The trees were very leafy. He gives me an Easter-lily. Easter-lilies come at Easter time, spring or early spring; the trees are summer trees in full leaf. But worse than that. It was after he gave her the lily, only a day or two later, that he sends his sleigh. It is a beautiful sleigh with sleigh-bells. The gardener is the coachman. There is a thick fur rug. We drive across the untrodden snow; there is no one in the streets.

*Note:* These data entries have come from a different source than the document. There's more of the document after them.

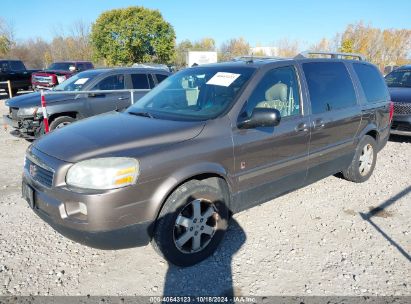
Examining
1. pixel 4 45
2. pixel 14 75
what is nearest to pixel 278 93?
pixel 14 75

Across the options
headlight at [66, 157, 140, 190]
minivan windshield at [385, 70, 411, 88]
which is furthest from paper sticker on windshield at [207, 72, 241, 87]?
minivan windshield at [385, 70, 411, 88]

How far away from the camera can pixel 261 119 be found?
10.4 feet

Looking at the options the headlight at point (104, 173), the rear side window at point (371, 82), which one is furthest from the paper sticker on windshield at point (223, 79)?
the rear side window at point (371, 82)

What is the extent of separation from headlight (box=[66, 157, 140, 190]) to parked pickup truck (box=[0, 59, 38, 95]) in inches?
725

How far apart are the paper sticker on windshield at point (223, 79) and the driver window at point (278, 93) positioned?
288 mm

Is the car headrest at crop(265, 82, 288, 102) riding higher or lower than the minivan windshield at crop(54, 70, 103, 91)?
lower

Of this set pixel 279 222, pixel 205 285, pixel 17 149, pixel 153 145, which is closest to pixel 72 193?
pixel 153 145

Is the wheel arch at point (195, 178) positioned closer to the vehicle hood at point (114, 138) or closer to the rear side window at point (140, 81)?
the vehicle hood at point (114, 138)

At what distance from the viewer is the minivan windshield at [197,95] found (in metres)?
3.39

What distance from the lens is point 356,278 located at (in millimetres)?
2943

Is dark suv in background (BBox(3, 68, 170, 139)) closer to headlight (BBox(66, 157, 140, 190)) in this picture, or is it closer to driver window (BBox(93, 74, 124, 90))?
driver window (BBox(93, 74, 124, 90))

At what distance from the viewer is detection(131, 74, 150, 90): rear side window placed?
8.18 meters

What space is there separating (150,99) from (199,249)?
6.11 ft

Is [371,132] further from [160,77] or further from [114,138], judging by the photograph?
[160,77]
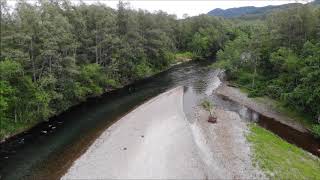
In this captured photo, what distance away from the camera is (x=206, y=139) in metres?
38.9

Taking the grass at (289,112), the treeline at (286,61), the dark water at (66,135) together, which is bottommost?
the dark water at (66,135)

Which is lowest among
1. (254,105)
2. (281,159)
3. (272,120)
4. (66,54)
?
(272,120)

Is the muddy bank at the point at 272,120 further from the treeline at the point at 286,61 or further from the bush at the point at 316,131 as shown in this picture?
the treeline at the point at 286,61

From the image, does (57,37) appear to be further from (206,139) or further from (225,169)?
(225,169)

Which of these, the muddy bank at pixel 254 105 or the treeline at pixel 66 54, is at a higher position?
the treeline at pixel 66 54

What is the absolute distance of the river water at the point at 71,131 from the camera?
108 ft

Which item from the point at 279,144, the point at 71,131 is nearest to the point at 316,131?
the point at 279,144

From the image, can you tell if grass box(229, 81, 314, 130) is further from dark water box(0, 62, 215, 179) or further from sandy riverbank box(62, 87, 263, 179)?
dark water box(0, 62, 215, 179)

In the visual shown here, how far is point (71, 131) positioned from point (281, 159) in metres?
25.9

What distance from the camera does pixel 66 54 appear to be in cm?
5516

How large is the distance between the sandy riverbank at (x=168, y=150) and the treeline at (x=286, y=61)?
9.62 metres

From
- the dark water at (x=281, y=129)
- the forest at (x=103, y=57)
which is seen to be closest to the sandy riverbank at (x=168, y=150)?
the dark water at (x=281, y=129)

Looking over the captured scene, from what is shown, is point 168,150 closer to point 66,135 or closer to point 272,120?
point 66,135

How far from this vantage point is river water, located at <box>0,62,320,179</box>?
3288cm
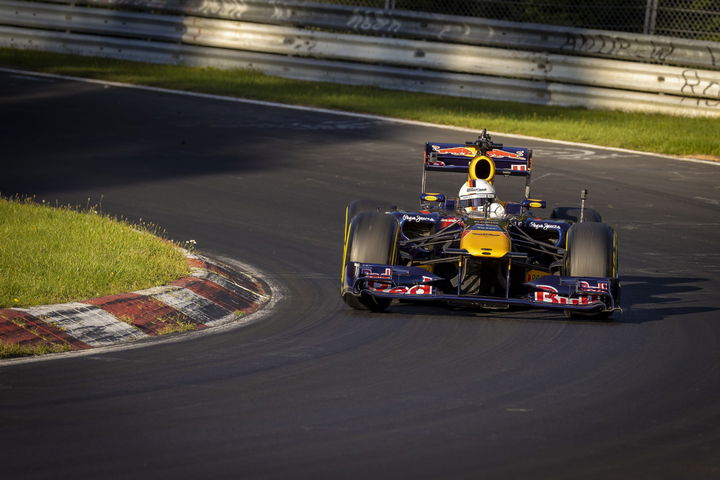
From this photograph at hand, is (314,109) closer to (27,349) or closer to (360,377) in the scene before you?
(27,349)

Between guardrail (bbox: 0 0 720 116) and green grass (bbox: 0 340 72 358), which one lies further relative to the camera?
guardrail (bbox: 0 0 720 116)

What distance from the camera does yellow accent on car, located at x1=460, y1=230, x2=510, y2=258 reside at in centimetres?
905

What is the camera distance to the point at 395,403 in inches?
260

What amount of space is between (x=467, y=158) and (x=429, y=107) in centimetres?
923

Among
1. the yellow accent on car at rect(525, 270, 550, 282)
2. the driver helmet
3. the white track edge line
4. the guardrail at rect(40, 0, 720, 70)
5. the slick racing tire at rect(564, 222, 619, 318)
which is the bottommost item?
the yellow accent on car at rect(525, 270, 550, 282)

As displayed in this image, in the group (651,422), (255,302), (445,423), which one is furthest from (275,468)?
(255,302)

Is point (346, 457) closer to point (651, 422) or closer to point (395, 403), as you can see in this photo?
point (395, 403)

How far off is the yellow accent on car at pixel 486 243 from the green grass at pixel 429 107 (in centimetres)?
925

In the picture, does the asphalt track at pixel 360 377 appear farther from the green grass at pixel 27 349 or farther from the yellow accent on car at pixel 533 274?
the yellow accent on car at pixel 533 274

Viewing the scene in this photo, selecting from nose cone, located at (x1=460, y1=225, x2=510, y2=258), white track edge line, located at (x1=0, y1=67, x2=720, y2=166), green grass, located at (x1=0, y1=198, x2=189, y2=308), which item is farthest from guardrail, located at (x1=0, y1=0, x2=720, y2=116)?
nose cone, located at (x1=460, y1=225, x2=510, y2=258)

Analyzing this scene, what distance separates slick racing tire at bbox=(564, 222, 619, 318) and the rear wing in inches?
70.9

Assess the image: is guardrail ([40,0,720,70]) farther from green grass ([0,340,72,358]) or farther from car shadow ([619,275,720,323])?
green grass ([0,340,72,358])

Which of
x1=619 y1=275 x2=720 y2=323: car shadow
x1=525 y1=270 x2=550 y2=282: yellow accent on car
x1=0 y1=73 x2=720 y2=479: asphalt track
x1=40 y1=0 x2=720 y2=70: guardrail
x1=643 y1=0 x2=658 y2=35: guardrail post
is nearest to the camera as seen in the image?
x1=0 y1=73 x2=720 y2=479: asphalt track

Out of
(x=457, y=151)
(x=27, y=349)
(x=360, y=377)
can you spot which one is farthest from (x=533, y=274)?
(x=27, y=349)
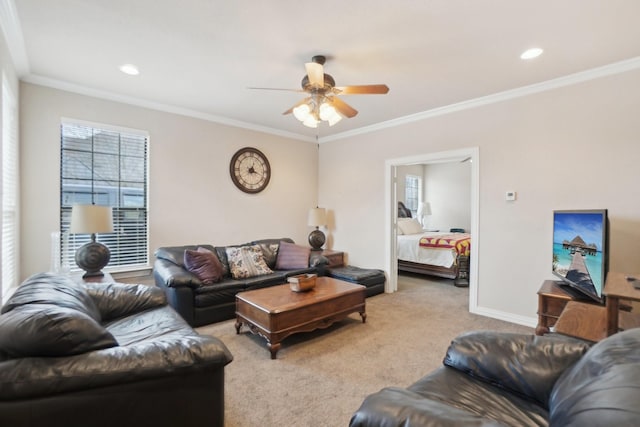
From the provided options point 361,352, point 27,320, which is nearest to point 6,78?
point 27,320

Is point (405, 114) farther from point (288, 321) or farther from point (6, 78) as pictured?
point (6, 78)

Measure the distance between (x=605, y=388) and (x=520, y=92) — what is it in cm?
345

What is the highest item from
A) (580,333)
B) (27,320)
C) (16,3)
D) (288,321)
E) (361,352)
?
(16,3)

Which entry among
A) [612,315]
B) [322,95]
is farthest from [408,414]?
[322,95]

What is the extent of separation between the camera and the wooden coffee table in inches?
104

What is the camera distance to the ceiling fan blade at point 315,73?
7.49 feet

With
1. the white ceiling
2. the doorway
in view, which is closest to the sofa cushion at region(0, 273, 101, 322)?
the white ceiling

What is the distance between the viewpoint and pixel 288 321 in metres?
2.69

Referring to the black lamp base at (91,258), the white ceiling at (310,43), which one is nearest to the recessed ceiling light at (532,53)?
the white ceiling at (310,43)

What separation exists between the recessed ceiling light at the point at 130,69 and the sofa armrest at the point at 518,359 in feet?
11.5

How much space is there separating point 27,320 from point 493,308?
412cm

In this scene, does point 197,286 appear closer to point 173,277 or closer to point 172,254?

He sent a message with the coachman. He said he had sent the sleigh because of the little girl. “When will he come again?” I ask my mother. Is it winter, summer? “Why — what?” “The sleigh, of course, he said he would send it whenever I wanted, it is for you and me and Gilbert and Harold, but he said it was because of me that we could all ride in his sleigh.”
We were all tucked up together under the fur rug.
But no one had sent us a sleigh, my mother told me.
Anyhow, the seasons are all wrong.
In Corfu, someone placed two white lilies and one red tulip on my table. Bryher probably. But there seemed mystery about it. I did not ask Bryher about it. I had learned long ago not to inquire too deeply into the mystery.
The ivory Vishnu sits upright in his snake-hood, like the piston of a calla-lily, or a jack-in-the-pulpit.
My grandfather was the jack-in-the-pulpit, a pastor or clergyman.
Church Street was our street, the Church was our Church. It was founded by Count Zinzendorf who named our town Bethlehem.
People tell one things, and other children laugh at one’s ignorance. “But Jesus was not born here.”
That may be true. We will not discuss the matter. Only after some forty years, we approach it. “I don’t know if I dreamed this or if I just imagined it, or if later I imagined that I dreamed it.” “It does not matter,” he said, “whether you dreamed it or imagined it or whether you just made it up, this moment. I do not think you would deliberately falsify your findings. The important thing is that it shows the trend of your fantasy or imagination.”